FORGOT YOUR DETAILS?

Could the worst of #censusfail have been avoided?

by / / Published in Uncategorized

Some days working in communications in Government can be tough. Yesterday was definitely one of those days.

After a tetchy few weeks in the run up to the census, the first I was aware of the communications drama unfolding at the ABS was a series of tweets yesterday morning describing graphically how a number of senior bureaucrats and pollies were responding to what had clearly been a major systems failure on the census website.

The various conversations seemed to be lurching all over the place. Was it an attack or not? Was data lost? Whose fault was it? The various spokespeople seemed to have differing views about the key message. As the drama unfolded, someone published the costs of the project on social media, creating another mini firestorm

Meanwhile, the communications message was getting more and more garbled. We were given some insight about denial of service attacks (“like a truck parked across your driveway” apparently) and that such an attack was “always likely” and we heard language that included phrases like “an attempt to frustrate data collection” and that the problem was a “malicious attack” and a “false positive”.

As we all became experts in hacking (or whatever this was), we learned that the system has been tested to be capable of handling a million submissions per hour. Some of us privately wondered whether that would be enough to cope with the early evening rush as people got home from work and settled down to fill in the online forms.

And things became so tense that finally the PM and Treasurer hosted a press conference which referenced IBM and the Australian Signals Directorate. A difficult day indeed.

So what can we learn? Hindsight is a gift to people commenting after the event, but a review of events does raise a question about the communications strategy.

We now know that at 7.45pm on the night of the census, a decision was taken to close down the website. It appears that the first public announcement was a tweet from Census Australia some three hours later saying that the system was down and would not be restored that night. Knowing that meanwhile the ads were still running and public were getting increasingly frustrated, it’s the (lack of) activities in those three vital hours that are most instructive in terms of learning and moving on.

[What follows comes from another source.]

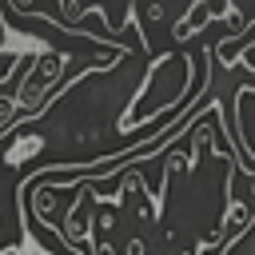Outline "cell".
<instances>
[{"label": "cell", "instance_id": "1", "mask_svg": "<svg viewBox=\"0 0 255 255\" xmlns=\"http://www.w3.org/2000/svg\"><path fill=\"white\" fill-rule=\"evenodd\" d=\"M0 255H24V251H0Z\"/></svg>", "mask_w": 255, "mask_h": 255}]
</instances>
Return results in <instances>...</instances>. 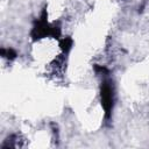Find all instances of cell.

There should have been a public message broadcast on national media as soon as possible following the decision to shut down the server. It should have come from a senior, well known and trusted spokesperson, not through an unnamed social media account.

If the delay in making that announcement was based on the fear of likely public and media reaction, the alternative strategy of having multiple spokespeople with differing explanations appearing randomly across the media the next morning plainly didn’t work.

In damage limitation mode, the first communications priority on the night of the census should have been to make that clear announcement about the website being down. This was a live issue affecting all Australians.

The second priority should have been to pull all the ads still running on TV and digital media, with the third being to unite all communications through one senior communications team with total control of all messaging.

In tactical terms, the wording of the announcement should have been designed to save people wasting their time logging on and (continuing to overload the servers) and to provide them with an alternative date for completing the census, accompanied by a sincere and personal apology from a senior statesman.

I’m pretty sure that most people would have shrugged their shoulders, understood and got on with their lives. At the very least, many thousands of people would have been saved a wasted trip to a website that had already been shut down. Ahh…hindsight…

Sometimes, even in the heat of politics, honesty is just the best policy.